What’s funny about this is that there is a tiny, tiny, infinitesimally small kernel of truth behind all this nonsense:
We know Intelligence was running all sorts of secret operations in the 1960’s. Many of them have since been partially de-classified, like Operation Mockingbird, Operation Bluebird, Operation Chaos, MKULTRA, and many many more. But there appears to have been an even larger, more fundamental Operation beneath all of them. This was Operation Rolling Stone. It was the promotion of change in all forms. To what end? The promotion of trade.
He’s right that it’s not a coincidence that the 1960s social upheaval and the work of liberals, like Dylan, did lead to the promotion of trade. It’s ironic because many of the liberals were not in favor of capitalism, yet they ended up promoting it. Both the Democrats and Republicans have become way more amenable to the idea of free trade post-’60s.
But it wasn’t a conspiracy by U.S. intelligence, or the Illuminati, or the Elders of Zion, or the Freemasons, or the Esoteric Order of Dagon. It just happened. I think it’s because the social values of ’60s liberals are quite compatible with laissez-faire trade–values like not discriminating against people based on skin color, or gender, or religion etc. It doesn’t require an elaborate conspiracy where Bob secretly sets the stage for Jim who twenty years down the road will secretly say something to Dan that will motivate him conspire with Harry to fundamentally alter the culture of the United States.
So, I guess, he did identify a correlation between to phenomena. I think it’s even true that there is a causal relationship there. Where he goes completely off track is in attributing it to some conscious conspiracy by a bunch of people, most whom would be dead long before any of their efforts came to anything.
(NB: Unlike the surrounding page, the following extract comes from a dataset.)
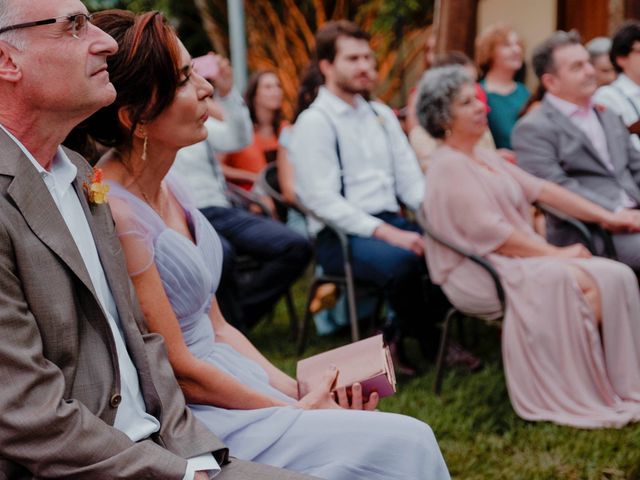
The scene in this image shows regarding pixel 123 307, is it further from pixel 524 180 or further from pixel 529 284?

That said, he does go a little overboard in asserting how much trade has accelerated in the last half-century, saying:
Gentlemen in the early 19th century looked down on trade, as we see from reading Dickens or Austen, or watching Downton Abbey. The English aristocracy mocked American wealth, since it came from trade.
Where does he think the English aristocracy’s wealth came from? Ever heard of the East India Company?
Is it a joke, or is it for real? The answer, my friend, is blowin’ in the wind.